Le passage de l'ouragan Matthew sur Haïti et l'exercice de reconstruction qui en résultera ont signifié la fin du règne sans partage des ONG sur l'aide internationale. Trop confortables, elles n'ont pas vu se pointer les Beltway Bandits, des entreprises privées, installées à Washington, déterminées à participer à l'invasion tranquille d'Haïti.

Avant le tremblement de terre de 2010, les ONG américaines avaient le monopole sur l'aide consentie par le gouvernement de leur pays. L'efficacité de leurs interventions dans l'urgence reste indiscutable. Sur ce point, les entreprises privées ne rivalisent pas avec elles. Pas encore. Cependant, quand il s'agit de reconstruction, les ONG ont largement donné dans l'improvisation.

Pendant que les Beltway Bandits tentaient de démontrer que la sempiternelle présence des ONG n'était justifiée que par leur capacité de pérenniser la pauvreté, en septembre 2010, le gouvernement Obama, face à des résultats hautement discutables, a demandé à la United States Agency for International Development (USAID) de travailler concrètement à l'éradication de l'extrême pauvreté.

L'agence a mis en place USAID Forward.

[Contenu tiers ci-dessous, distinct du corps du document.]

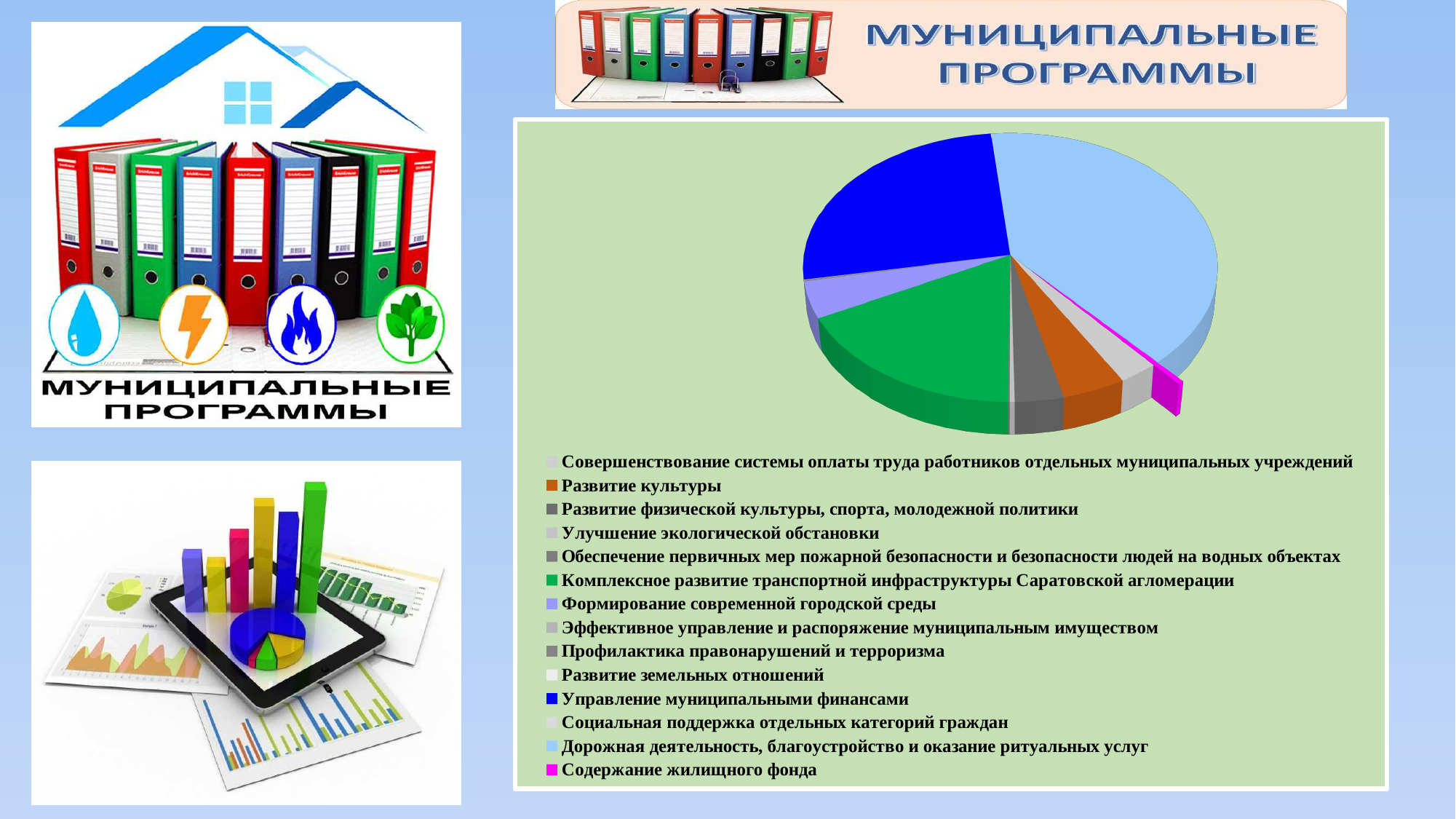
How many categories does the legend of the pie chart list? 14 Which slice is larger: Дорожная деятельность, благоустройство и оказание ритуальных услуг or Комплексное развитие транспортной инфраструктуры Саратовской агломерации? Дорожная деятельность, благоустройство и оказание ритуальных услуг What kind of chart is shown on the slide? Pie chart Which category has the largest slice of the pie chart? Дорожная деятельность, благоустройство и оказание ритуальных услуг Which slice is larger: Комплексное развитие транспортной инфраструктуры Саратовской агломерации or Содержание жилищного фонда? Комплексное развитие транспортной инфраструктуры Саратовской агломерации What colour is the slice for Управление муниципальными финансами in the pie chart? Blue Which slice is larger: Управление муниципальными финансами or Развитие культуры? Управление муниципальными финансами What colour is the slice for Содержание жилищного фонда in the pie chart? Magenta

La logique étant retrouvée, le développement devait se réaliser en partenariat avec les premiers concernés, soit les gouvernements, la société civile et le secteur de l'éducation des pays affectés.

Mais quand il a été question de donner des contrats aux entreprises privées de ces pays, la contre-offensive des Beltway Bandits a été plus que virulente.

Ces entreprises privées américaines ont créé le Council of International Development Companies (CIDC). Le CIDC a dit que ses membres sont les mieux placés pour faire travailler des Américains. Elle a promis de porter les valeurs américaines, de défendre les intérêts américains et de promouvoir la démocratie américaine.

Avec cette argutie, la CIDC a obtenu des résultats spectaculaires. Comme de fait, en 2013, les entreprises haïtiennes n'ont reçu que 1 % de l'aide à la reconstruction.

Pour définitivement éclipser les ONG, en plus de promettre des résultats spécifiques et mesurables, le CIDC a mis en place des mécanismes pour démontrer que l'argent de l'aide, l'impôt des Américains, serait dépensé dans l'économie américaine.

Résultats encore plus spectaculaires, le Center for Economic and Policy Research dit que les ONG qui, en 2010, avaient obtenu 53 % de la cagnotte, n'ont reçu que 37 % des 270 millions de dollars dépensés en Haïti par la USAID en 2013. En moins de trois ans, les Beltway Bandits ont empoché 50 % de la tontine.

Avec des contrats de plus de 92,5 millions de dollars, c'est Chemonics International qui a remporté la tombola haïtienne. Néanmoins, en septembre 2012, le rapport d'audit du Office of the Inspector General of the USAID a constaté que cette entreprise avait lamentablement salopé tous ses projets. Mais, bien représentée à Washington, en 2015, tout aussi efficace qu'une ONG pour pérenniser la pauvreté, Chemonics International a été financée par la USAID pour poursuivre ses activités à valeur quasi nulle auprès de planteurs haïtiens.

LA FIN D'UNE ÈRE

L'ère des ONG tire à sa fin. Roya Wolverson a écrit dans le Newsweek du 24 novembre 2011 que, pour l'ensemble des pays aidés, entre 2006 et 2010, les 10 entreprises privées clientes de la USAID les plus importantes ont reçu des contrats évalués à 5,8 milliards dollars soit le double de ce que les 10 principales ONG ont reçu pour la même période.

L'ouragan Matthew offre aux Beltway Bandits l'occasion rêvée pour compléter la première phase de la privatisation de l'aide internationale. Il forcera les ONG à se retrancher dans le marché risqué et imprévisible de l'aide d'urgence. En attendant, en Haïti comme ailleurs, bien qu'elle sauve des vies, l'aide internationale, sous toutes ses formes, n'a toujours pas permis de stopper la trajectoire à sens unique de ceux qui plongent dans la pauvreté.

* L'auteur a publié, en 2015, un livre sur l'état de la démocratie dans le monde.